Every time my hand found its way to the center consol (my typical pose while I drive) it seemed to contact hers, and every time I jerked it back, I felt like a total idiot. Here I am 40 years old acting like a teenager on his first date. But her hand finally trapped mine, I felt her fingers curl around mine and hold on, soft skin, long trim fingers, I should be ecstatic that she would hold my hand but what do you think my thoughts were? "MY God! How I'd love to feel those fingers wrapped around my cock." Followed instantly by such a litany of self recrimination, of course, reflected on my face that she asked if I was ok.

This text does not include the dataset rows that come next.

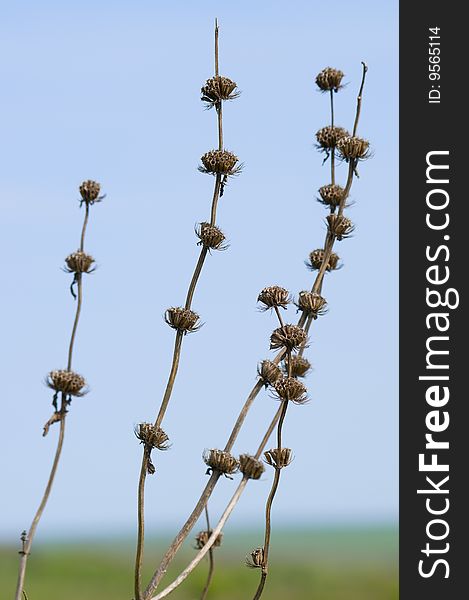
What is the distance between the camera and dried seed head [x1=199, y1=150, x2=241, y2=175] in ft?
6.40

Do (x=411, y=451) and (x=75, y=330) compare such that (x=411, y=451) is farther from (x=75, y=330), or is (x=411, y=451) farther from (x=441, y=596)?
(x=75, y=330)

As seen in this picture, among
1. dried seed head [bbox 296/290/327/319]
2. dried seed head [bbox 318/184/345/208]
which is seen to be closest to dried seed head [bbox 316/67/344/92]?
dried seed head [bbox 318/184/345/208]

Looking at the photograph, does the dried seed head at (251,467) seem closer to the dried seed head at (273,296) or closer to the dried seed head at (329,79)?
the dried seed head at (273,296)

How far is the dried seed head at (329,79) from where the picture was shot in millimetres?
2148

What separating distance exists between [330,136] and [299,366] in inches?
20.9

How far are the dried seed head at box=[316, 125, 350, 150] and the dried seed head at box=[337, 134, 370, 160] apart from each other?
0.14 feet

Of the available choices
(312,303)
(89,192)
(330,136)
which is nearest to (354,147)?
(330,136)

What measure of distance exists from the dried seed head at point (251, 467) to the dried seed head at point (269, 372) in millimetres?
158

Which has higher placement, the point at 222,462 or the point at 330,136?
the point at 330,136

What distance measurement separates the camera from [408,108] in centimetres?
313

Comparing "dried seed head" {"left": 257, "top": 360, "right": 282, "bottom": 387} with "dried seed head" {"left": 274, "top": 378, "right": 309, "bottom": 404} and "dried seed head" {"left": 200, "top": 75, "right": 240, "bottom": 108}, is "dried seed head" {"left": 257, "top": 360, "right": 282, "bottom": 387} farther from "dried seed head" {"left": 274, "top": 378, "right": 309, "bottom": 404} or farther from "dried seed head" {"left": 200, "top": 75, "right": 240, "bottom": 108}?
"dried seed head" {"left": 200, "top": 75, "right": 240, "bottom": 108}

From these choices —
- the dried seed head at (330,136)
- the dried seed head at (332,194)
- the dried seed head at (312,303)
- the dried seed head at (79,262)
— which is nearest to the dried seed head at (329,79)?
the dried seed head at (330,136)

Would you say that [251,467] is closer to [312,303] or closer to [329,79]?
[312,303]

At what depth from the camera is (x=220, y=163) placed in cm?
195
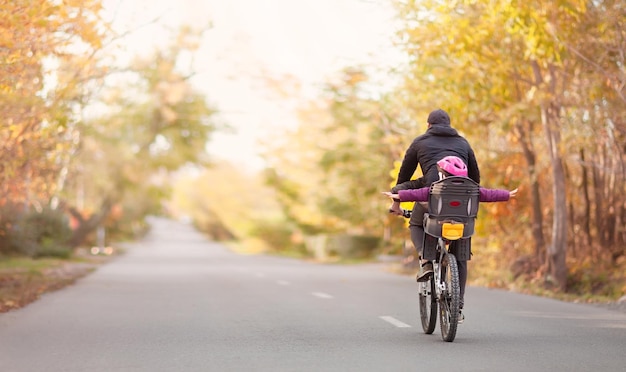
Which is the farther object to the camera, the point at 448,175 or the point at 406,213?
the point at 406,213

"I'm fine." My short tense response. Could I make myself out to be more of an ass? Probably, don't ask the question or you'll find out. The restaurant in sight seemed to be my salvation, the holy grail, the oasis in the desert of my desperate quest to be myself with this woman. The dark Italian restaurant seemed such a good idea when I was setting this up, but now on this not-a-date-date, it seemed pretty ostentatious. The Maitre D smiled at us, told us that our table was ready and then winked at me. I wanted to tell him, look this is not a date! But wisely (for perhaps the first time that evening) kept my mouth shut.
I was doing great, really, I was! I had started to relax and our banter was carefree and fun, as if we were long lost friends, I sat there and listened to her stories and her descriptions of good times and not only looked interested but was able to quell the arguments in my head long enough to truly enjoy her wit and intelligence. I told her of my sordid past, my mistakes, my struggles through my failed relationship and she really seemed interested. It was truly going so smooth I was actually thinking maybe I can get through this. And then... I felt her knee pressing against mine. OH FUCK! Now what do I do? Again the thoughts of not having dated in twenty years, what are the rules, this is different than a first date because we know each other, but this is a not-a-date-date. What are the rules?

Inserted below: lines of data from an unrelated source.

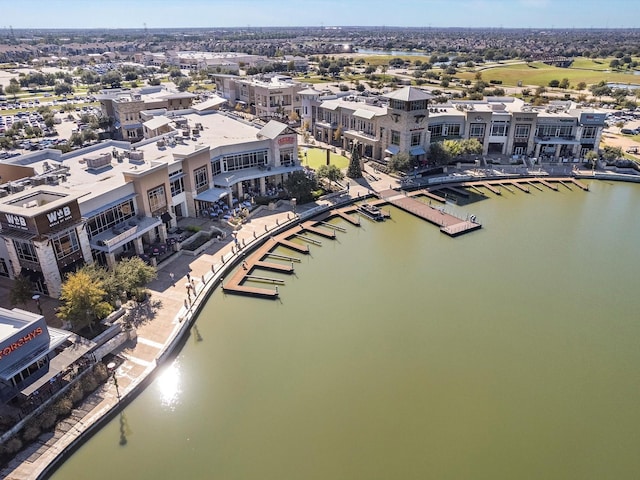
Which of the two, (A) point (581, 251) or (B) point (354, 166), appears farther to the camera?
(B) point (354, 166)

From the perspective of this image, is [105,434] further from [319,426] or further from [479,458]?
[479,458]

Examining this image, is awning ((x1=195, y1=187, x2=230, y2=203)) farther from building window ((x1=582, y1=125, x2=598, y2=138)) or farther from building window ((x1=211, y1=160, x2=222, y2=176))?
building window ((x1=582, y1=125, x2=598, y2=138))

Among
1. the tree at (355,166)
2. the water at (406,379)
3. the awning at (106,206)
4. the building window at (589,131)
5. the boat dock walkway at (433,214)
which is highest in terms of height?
the awning at (106,206)

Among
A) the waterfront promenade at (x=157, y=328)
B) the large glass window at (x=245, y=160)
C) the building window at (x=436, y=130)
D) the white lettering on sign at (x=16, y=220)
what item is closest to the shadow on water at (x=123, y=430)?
the waterfront promenade at (x=157, y=328)

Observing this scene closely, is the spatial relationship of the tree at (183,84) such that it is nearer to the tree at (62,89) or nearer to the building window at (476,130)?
the tree at (62,89)

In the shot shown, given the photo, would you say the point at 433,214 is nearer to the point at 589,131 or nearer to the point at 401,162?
the point at 401,162

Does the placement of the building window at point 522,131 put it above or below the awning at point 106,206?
below

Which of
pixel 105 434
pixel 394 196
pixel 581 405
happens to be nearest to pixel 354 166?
pixel 394 196
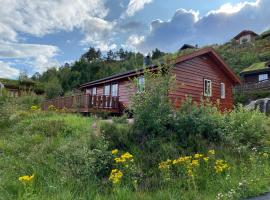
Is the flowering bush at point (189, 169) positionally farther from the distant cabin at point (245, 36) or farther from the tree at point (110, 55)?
the distant cabin at point (245, 36)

Being the first, original, idiot that I am, I ended up getting my leg pinned against the table leg, legs spread wide open trying to avoid contact, her ankle rubbing against mine. Now this is the exact situation I had fantasized about. She actually was interested in me but I was so uptight about not making an ass out myself (pretty damned difficult when it is inbred in my system) that I just wasn't reading any signals at all.
Her leg rubbing mine, a sultry look on her face she leaned over and whispered to me in the most sexy subtle voice I had ever heard... "what turns you on?"

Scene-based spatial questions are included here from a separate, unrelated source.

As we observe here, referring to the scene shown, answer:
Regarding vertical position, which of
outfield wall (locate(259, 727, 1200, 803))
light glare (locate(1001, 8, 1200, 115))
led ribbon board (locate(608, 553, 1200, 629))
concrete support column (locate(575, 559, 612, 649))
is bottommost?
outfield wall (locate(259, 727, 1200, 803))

I almost... almost but not quite, was so close to hiding the look of "say what?!" from coming across my face, but I couldn't hold back my mouth, the one that always seems to say exactly the wrong thing at the wrong time and uttered those words... "say what?!"
"what are your kinks, what gets you hot?"
"uhhhh ummmm well..." yes the consummate village idiot. Sex in an Italian restaurant, Sex in a theater, you, say anything you dolt. "lots of things I guess" That's fucking perfect you pervert, lots of things? Ok I'm not the sharpest tool in the shed.
"Like what?" and again that girl-next-door smile, the one that sets me off, the one that tells me that she could never enjoy all the kinky things that were so often the topic of my fantasies, the one that totally disarms me and gets me to tell her anything, with total honesty might I add.